Why I Don’t Have Nutrition Info for My Recipes

I often get requests for the nutrition info (calorie count, fat grams, etc.) for my recipes. Here’s why I don’t include it.

Why you should ignore nutrition info for recipes

Some diet plans encourage people to check for “how many calories” and “how much fat” before they try a recipe and to diligently read nutrition labels before buying a product. The nutrition info.

But have you ever noticed that healthy, nutritious, raw walnuts are way more “fattening” than gumdrops? In fact, based on the nutrition facts, you could eat the whole bag of sugary, chemical-laden gumdrops without a worry – as long as you stayed far away from the walnuts.

What’s in the Numbers?

Obviously, these numbers aren’t a reliable source for making good food choices.

One of the problems with depending on those numbers to help with food choices is that not all carb grams are the same. All calories are not equal. Nor are fat grams the same.

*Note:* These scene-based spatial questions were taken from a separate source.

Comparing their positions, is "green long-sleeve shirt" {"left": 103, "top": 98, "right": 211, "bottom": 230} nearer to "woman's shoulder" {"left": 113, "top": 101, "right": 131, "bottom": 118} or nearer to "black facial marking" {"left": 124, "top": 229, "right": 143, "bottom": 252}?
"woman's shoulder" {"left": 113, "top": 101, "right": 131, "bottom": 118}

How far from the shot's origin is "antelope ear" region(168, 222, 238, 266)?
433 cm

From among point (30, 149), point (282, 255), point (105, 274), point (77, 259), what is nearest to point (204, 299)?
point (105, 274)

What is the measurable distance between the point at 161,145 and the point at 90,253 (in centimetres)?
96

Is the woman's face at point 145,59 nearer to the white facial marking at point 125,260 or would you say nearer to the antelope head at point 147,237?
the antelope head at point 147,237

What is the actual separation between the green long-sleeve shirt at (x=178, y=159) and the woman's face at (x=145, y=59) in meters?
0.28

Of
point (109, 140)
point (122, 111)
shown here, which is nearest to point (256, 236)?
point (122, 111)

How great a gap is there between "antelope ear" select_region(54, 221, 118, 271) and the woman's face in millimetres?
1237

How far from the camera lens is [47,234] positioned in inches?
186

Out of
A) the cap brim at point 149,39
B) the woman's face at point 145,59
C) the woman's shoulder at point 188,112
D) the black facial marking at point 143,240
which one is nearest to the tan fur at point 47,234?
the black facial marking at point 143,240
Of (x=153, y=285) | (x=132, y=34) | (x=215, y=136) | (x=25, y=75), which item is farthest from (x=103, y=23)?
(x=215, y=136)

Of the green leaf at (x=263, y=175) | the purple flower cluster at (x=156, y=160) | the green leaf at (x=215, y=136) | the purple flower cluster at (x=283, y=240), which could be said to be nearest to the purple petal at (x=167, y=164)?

For example, let’s compare a couple of salad dressings – both with 100 calories per 2 tablespoons.

They both have the same number of calories, but the dressing on the right is made from whole, unprocessed ingredients. It offers you fiber and an abundance of other nutrients that are helpful for weight loss.

Conversely, the dressing on the left is loaded with processed ingredients, refined ingredients, chemicals, and other ingredients that not only offer nothing for your health, but also have been shown to contribute to weight gain.

Same calories?  Yes.  Same results?  No.

Another example:

According to the numbers, a medium orange has 13 grams of sugar – more sugar than the average chocolate chip cookie.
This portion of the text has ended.